(Records of spatial reasoning questions)
◆ ◆ ◆ ◆
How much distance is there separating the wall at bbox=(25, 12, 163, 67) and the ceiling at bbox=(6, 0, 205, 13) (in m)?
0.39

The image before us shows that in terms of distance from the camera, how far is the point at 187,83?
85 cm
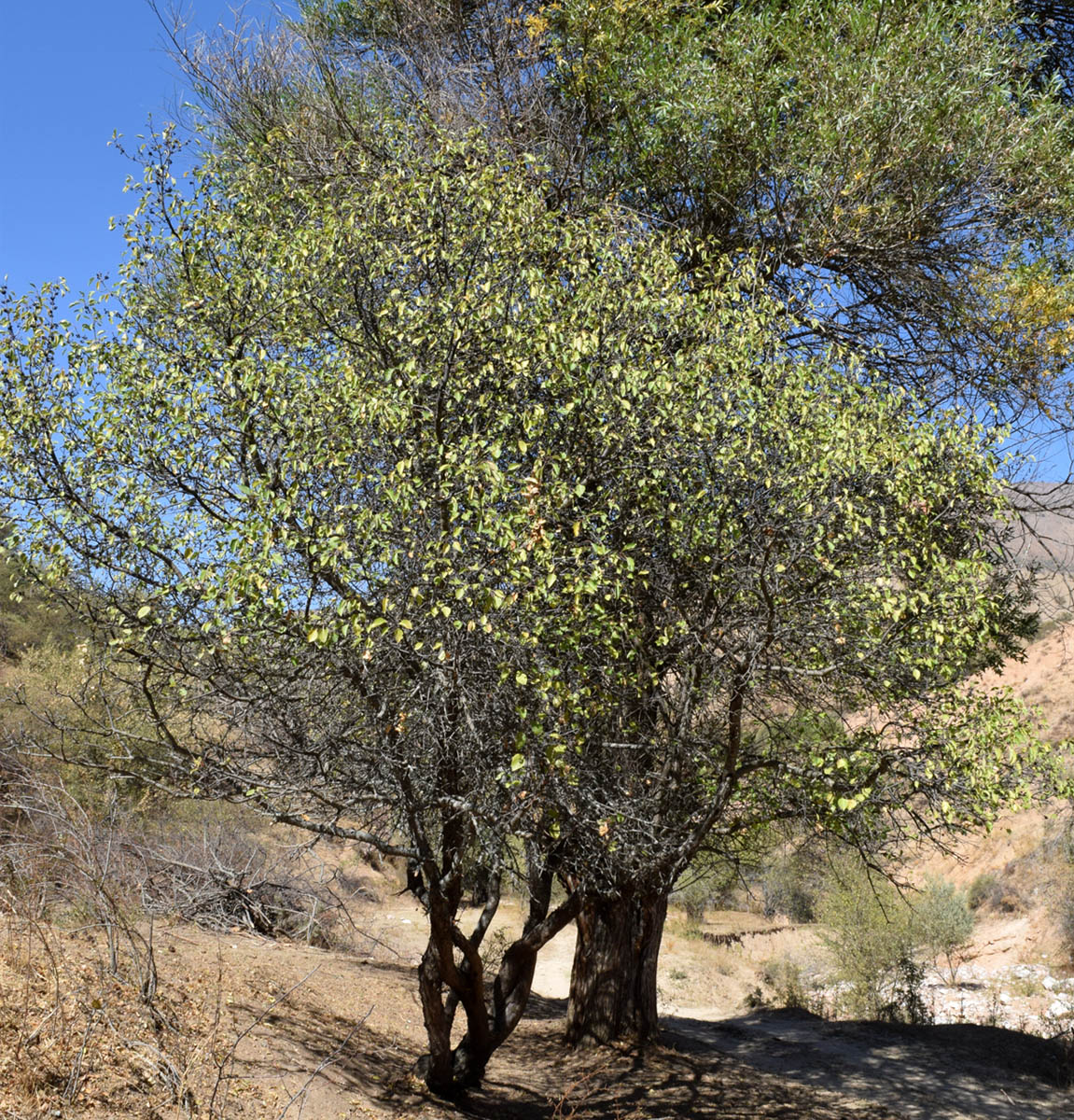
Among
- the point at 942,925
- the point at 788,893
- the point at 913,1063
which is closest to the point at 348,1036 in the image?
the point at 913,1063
◆ ◆ ◆ ◆
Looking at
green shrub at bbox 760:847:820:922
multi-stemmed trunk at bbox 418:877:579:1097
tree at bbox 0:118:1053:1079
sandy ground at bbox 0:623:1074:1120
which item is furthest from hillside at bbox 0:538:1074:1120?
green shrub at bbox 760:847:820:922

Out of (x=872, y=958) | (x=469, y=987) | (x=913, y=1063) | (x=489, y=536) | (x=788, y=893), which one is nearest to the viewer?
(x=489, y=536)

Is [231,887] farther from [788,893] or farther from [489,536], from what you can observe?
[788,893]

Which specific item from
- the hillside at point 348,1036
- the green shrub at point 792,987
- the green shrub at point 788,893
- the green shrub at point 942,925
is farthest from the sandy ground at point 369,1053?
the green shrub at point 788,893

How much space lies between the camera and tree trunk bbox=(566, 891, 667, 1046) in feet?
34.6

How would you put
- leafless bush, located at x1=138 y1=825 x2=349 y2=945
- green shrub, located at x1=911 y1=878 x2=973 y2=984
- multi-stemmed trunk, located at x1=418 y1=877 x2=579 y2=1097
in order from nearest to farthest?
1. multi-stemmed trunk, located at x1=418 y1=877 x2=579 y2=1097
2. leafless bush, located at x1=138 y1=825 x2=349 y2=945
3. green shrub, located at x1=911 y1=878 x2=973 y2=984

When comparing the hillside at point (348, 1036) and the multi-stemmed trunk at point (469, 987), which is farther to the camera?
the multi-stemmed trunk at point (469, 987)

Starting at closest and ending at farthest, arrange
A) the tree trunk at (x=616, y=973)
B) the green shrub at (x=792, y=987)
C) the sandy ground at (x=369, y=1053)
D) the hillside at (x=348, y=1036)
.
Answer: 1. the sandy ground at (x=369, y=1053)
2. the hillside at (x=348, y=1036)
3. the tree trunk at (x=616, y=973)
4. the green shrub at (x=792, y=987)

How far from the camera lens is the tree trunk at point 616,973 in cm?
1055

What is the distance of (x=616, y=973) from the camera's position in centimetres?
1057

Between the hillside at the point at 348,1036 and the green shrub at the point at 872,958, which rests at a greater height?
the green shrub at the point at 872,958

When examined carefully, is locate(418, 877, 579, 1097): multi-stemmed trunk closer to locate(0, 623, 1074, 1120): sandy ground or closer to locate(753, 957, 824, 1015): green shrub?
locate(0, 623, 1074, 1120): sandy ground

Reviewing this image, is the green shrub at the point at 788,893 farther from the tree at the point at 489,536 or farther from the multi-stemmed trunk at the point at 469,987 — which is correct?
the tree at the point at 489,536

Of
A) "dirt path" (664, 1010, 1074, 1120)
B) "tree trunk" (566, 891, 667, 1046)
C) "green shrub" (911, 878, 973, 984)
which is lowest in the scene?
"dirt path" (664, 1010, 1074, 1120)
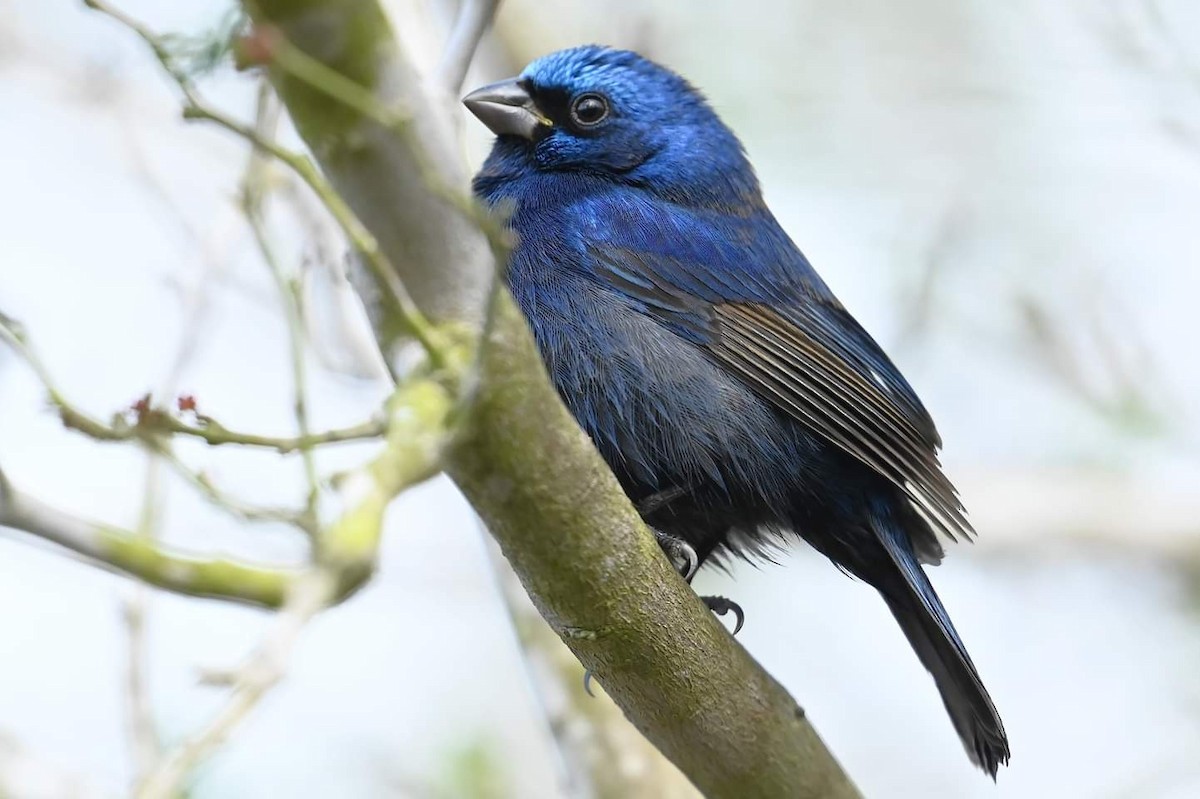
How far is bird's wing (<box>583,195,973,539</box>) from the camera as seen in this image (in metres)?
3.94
◆ ◆ ◆ ◆
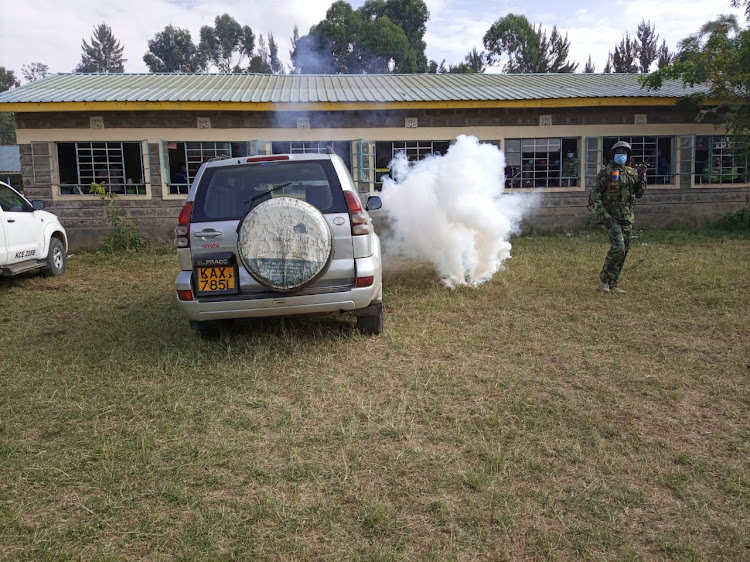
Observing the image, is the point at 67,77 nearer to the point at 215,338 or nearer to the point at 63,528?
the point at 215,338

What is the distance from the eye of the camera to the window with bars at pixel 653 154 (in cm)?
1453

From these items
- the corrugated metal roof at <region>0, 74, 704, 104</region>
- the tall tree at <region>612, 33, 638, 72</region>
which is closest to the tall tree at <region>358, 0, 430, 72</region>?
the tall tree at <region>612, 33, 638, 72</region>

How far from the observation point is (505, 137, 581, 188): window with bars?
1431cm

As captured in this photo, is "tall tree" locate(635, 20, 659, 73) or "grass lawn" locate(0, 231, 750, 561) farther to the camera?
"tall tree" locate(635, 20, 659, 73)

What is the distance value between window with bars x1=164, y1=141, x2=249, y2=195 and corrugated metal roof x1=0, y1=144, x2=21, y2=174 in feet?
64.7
◆ ◆ ◆ ◆
- Given task -
Count the rows above in which the string "When" appears, treating uppercase and lowercase as distinct. Report only the number.

- Result of this task -
2